Ostatni akapit w punkt

joy
Nieobecny
Uwaga! Kłamie w rubryce wiek. Wcale nie jest samodzielny, a już na pewno nie jest dojrzały...
Płeć: mężczyzna
Wiek: W pelni samodzielny i wystarczajaco dojrzaly
Miejscowość: Warszawa

Dołączył: 2015-02-17
Punkty pomocy: 17

Pewnie masz rację ale ona podczas tej nocy mówiła że nikogo nie ma, i że powinniśmy zacząć się spotykać częściej, już nawet ustalaliśmy kolejne eventy.

Mówiła że rozstała się ze swoim stałym 3 miesiące wcześniej.

Następna sprawa to jeżeli rzeczywiście nikogo nie miała to dlaczego miałaby nie zrobić takiej akcji w windzie żeby zawrzeć znajomość? I czy wtedy to dyskwalifikuje ją?

PS co do autentyczności to nie widzę jaki to by miało mieć sens żeby wymyślać takie historie.
Po prostu chcę rozwiązać swój problem, że nie potrafię zareagować skutecznie w sytuacjach które życie samo podsuwa.

Zastanawiam się gdzie jest clue problemu.
Wy reagujecie tak zawsze przytomnie?
Bo takie sytuacje się zdarzają w najbardziej nieoczekiwanym momencie kiedy w głowie kłębią się różne smutne bzdury...

joy
Nieobecny
Uwaga!
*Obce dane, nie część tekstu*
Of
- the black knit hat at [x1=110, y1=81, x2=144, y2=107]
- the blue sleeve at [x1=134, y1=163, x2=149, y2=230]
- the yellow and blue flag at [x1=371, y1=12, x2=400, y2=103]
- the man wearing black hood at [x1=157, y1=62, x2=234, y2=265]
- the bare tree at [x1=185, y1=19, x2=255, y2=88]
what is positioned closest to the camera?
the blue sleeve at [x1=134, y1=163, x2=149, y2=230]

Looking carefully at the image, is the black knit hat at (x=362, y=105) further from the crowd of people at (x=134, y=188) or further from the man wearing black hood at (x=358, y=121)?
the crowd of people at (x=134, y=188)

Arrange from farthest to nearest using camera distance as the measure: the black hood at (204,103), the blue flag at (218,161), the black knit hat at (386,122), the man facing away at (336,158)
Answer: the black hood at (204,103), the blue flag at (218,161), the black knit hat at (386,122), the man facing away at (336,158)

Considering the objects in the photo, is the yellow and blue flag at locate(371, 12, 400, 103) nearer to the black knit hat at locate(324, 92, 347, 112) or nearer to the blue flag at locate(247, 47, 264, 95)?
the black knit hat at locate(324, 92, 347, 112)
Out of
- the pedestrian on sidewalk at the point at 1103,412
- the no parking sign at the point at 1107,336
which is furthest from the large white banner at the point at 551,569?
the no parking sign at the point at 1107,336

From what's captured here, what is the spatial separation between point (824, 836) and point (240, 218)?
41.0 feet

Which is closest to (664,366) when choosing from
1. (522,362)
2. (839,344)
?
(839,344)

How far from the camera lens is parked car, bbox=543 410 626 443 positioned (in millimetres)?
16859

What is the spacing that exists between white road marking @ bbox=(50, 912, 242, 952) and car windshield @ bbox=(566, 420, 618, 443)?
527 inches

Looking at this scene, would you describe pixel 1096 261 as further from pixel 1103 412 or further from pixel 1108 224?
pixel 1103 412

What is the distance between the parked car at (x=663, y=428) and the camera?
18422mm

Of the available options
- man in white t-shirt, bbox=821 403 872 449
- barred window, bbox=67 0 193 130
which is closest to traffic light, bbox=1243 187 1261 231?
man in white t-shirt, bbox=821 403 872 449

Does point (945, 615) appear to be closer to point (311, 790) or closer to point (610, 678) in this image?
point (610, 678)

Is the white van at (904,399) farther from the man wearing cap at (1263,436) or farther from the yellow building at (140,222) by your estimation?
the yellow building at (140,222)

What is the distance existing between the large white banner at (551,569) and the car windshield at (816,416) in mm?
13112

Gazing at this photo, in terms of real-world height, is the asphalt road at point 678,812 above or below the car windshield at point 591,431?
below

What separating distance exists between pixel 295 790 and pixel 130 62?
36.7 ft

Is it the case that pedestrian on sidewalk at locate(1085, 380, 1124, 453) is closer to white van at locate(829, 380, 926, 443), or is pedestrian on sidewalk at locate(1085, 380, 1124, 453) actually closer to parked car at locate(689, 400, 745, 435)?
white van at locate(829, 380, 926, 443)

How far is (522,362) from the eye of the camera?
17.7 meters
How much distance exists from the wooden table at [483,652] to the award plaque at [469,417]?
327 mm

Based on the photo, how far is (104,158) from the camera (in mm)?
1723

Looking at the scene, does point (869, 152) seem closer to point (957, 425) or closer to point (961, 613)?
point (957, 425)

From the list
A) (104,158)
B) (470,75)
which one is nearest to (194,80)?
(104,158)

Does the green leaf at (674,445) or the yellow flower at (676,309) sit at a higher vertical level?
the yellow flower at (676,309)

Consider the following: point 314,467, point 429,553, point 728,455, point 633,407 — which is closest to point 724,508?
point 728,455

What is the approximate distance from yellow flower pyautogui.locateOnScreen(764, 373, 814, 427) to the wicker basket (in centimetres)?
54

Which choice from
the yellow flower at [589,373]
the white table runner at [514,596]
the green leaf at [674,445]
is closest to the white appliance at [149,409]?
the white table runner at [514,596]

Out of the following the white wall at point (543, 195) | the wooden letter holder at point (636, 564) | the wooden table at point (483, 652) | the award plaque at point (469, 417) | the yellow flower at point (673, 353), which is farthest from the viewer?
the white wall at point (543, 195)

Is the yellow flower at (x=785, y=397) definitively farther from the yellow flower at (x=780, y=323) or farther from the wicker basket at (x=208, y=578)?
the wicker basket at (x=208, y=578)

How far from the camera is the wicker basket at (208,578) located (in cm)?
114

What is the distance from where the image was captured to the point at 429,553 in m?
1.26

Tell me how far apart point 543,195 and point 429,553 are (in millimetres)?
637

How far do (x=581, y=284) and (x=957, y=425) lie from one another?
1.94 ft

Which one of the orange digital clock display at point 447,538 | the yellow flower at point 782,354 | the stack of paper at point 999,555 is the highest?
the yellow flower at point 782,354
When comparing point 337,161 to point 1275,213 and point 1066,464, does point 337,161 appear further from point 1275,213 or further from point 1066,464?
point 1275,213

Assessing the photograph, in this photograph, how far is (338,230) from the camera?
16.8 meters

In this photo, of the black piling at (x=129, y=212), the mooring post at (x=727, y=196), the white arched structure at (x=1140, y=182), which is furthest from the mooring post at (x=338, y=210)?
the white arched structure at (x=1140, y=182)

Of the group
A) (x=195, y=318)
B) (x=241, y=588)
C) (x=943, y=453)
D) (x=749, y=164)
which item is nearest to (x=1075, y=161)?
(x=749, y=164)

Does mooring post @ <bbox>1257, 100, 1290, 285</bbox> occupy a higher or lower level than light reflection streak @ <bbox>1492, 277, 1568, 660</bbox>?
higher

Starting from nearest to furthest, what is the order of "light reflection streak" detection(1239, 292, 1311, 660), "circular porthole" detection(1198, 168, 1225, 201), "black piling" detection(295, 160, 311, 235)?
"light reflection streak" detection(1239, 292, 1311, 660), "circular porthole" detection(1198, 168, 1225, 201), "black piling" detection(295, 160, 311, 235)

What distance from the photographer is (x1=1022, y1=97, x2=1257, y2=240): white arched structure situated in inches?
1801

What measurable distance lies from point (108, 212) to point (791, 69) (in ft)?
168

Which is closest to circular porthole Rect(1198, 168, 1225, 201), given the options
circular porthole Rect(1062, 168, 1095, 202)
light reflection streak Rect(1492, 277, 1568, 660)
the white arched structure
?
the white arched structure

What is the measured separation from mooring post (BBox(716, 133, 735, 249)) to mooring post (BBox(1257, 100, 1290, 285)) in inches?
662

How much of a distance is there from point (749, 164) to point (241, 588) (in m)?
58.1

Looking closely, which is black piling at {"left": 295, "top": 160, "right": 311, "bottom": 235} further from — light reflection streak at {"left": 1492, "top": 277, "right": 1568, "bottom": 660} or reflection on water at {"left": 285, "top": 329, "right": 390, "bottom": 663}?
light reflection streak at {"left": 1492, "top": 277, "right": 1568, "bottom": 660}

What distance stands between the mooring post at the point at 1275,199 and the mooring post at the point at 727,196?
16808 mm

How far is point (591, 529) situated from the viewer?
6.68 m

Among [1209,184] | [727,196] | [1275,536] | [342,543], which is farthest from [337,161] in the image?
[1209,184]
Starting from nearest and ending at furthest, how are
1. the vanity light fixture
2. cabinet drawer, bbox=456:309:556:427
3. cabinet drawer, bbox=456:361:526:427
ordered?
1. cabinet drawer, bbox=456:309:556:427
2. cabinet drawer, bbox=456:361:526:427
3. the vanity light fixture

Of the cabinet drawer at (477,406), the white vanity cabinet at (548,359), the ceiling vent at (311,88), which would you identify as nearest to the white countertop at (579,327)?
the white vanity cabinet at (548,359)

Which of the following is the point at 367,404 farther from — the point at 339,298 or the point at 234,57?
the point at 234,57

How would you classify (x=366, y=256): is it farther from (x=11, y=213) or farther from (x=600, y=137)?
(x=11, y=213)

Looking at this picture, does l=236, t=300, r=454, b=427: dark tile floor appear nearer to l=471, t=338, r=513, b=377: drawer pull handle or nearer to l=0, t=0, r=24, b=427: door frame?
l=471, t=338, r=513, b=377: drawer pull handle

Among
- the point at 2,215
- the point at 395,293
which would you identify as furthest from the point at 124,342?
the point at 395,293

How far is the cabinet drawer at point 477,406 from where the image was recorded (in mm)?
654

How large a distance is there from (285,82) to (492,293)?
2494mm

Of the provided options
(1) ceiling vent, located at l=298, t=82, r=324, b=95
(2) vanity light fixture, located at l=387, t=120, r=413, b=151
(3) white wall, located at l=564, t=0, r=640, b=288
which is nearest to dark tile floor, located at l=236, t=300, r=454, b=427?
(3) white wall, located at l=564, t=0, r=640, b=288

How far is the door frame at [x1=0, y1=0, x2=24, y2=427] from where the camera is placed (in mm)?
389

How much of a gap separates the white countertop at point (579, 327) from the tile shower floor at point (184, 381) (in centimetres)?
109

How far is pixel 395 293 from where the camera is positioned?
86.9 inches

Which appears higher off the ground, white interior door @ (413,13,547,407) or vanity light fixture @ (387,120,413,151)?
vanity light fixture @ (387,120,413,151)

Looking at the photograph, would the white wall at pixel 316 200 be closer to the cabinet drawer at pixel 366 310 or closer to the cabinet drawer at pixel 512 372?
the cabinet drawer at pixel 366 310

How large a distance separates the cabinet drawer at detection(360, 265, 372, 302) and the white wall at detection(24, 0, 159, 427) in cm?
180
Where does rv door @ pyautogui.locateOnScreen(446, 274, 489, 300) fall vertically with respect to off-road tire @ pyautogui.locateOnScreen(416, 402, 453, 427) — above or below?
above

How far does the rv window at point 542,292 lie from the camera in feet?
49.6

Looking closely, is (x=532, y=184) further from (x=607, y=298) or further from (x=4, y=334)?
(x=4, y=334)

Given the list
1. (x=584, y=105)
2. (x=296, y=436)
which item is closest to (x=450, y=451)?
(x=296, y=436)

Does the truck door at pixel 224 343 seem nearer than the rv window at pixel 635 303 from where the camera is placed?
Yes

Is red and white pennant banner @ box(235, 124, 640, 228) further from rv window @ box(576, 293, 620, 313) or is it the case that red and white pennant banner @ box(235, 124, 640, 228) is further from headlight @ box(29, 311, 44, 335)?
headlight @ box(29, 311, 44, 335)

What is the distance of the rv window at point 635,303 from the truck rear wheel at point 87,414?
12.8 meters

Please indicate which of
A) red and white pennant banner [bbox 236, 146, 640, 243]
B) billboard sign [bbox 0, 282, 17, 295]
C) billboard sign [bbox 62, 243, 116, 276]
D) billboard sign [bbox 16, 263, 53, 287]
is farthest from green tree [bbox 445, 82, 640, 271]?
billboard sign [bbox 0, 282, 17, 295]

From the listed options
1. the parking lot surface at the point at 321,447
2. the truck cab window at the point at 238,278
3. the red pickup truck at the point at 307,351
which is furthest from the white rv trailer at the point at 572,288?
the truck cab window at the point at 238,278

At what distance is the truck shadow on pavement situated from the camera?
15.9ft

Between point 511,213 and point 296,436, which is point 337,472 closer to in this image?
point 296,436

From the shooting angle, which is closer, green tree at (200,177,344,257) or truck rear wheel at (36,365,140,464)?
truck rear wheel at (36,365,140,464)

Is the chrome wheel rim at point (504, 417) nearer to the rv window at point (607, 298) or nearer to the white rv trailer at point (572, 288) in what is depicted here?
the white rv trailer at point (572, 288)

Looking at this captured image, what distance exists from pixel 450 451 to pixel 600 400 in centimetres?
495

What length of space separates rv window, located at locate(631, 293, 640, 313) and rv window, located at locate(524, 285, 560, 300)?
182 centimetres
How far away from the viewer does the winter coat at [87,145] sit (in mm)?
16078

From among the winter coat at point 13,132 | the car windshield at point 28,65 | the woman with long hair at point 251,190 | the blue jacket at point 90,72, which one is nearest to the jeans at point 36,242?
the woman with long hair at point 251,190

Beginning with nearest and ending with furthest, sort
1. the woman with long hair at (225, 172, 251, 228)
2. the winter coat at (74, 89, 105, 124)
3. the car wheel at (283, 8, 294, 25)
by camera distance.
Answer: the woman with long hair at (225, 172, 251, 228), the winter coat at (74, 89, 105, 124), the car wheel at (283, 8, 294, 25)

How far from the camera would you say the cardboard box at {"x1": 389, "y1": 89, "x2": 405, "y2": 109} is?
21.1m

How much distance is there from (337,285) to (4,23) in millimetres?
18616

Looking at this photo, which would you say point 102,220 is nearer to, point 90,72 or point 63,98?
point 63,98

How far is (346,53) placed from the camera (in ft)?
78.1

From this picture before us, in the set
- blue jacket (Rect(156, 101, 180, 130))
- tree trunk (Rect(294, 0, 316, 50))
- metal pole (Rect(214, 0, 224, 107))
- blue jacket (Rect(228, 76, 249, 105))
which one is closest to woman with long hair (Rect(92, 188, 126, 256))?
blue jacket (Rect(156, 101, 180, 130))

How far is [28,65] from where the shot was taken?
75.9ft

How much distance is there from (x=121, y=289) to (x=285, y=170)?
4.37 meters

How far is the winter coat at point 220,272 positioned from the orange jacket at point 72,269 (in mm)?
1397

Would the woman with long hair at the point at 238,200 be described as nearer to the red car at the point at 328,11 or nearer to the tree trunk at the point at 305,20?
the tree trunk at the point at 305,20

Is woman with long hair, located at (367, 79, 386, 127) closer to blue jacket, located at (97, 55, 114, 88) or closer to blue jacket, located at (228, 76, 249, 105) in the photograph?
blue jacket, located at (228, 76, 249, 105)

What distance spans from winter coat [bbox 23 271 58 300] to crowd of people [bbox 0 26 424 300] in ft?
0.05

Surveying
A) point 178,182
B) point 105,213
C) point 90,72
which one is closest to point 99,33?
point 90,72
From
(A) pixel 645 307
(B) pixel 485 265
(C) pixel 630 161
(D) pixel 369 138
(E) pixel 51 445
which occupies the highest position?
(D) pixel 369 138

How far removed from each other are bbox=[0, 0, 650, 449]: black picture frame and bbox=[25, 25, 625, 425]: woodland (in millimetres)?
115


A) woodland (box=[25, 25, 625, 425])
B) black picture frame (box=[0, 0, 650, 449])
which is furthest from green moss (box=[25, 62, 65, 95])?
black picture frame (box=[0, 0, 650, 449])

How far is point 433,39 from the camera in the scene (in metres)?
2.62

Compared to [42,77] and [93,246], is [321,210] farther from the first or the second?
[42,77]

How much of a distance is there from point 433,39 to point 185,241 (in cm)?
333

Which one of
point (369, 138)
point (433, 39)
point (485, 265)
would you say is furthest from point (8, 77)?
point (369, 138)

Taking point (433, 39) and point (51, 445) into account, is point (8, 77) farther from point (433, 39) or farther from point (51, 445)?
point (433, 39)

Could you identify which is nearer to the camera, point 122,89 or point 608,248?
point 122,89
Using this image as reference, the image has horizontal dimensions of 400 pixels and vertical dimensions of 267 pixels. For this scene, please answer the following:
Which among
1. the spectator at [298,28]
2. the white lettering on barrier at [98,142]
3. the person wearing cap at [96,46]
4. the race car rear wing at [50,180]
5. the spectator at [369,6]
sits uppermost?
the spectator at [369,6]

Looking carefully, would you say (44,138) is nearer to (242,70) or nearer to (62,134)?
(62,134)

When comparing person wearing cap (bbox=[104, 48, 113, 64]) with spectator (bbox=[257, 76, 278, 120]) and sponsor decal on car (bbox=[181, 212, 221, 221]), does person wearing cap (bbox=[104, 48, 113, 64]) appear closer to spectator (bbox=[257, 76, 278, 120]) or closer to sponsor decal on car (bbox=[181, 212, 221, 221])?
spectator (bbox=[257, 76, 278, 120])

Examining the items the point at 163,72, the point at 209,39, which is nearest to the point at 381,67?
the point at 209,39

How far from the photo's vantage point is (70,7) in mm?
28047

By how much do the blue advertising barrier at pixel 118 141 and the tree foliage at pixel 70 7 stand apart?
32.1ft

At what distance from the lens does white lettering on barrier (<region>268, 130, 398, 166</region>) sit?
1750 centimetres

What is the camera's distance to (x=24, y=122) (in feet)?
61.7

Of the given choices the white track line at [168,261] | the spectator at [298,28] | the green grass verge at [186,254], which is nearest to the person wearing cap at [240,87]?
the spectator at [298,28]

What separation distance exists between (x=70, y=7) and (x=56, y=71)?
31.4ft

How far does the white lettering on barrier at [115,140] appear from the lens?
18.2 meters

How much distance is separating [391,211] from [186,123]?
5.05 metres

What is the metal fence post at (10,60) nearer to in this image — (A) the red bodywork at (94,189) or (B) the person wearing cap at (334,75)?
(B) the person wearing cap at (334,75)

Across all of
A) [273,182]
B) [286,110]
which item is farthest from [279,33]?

Kłamie w rubryce wiek. Wcale nie jest samodzielny, a już na pewno nie jest dojrzały...
Płeć: mężczyzna
Wiek: W pelni samodzielny i wystarczajaco dojrzaly
Miejscowość: Warszawa

Dołączył: 2015-02-17
Punkty pomocy: 17

Sprawy przybrały nieoczekiwany obrót dziś właśnie się odezwała po 2 tygodniach milczenia pisząc na telegramie że wybiera się właśnie z koleżanką rozerwać się do jakichś lokali dyskotek i pyta się czy bym się nie przyłączył.

Odpowiedziałem że że mam coś do zrobienia i może jutro.

Jak myślicie chyba to właściwa reakcja ponieważ jak to tak ona odzywa się niespodziewanie i mam lecieć zaraz...

Ona odpisała że dobrze prawdopodobnie jutro też przyjedzie w tę okolicę i możemy się spotkać ale nie obiecuje.
Przepraszała bardzo że nie odzywała się tak długo ale usprawiedliwiała się że miała bardzo dużo pracy i obowiązków.

Dodała jeszcze że jakbym mógł to żebym jednak przyszedł i podała nazwę klubu gdzie się dyskotekuje.

Ciekawią mnie wasze poglądy na tę sytuację
A szczególnie to jak byście zareagowali na taką niespodziewaną propozycję?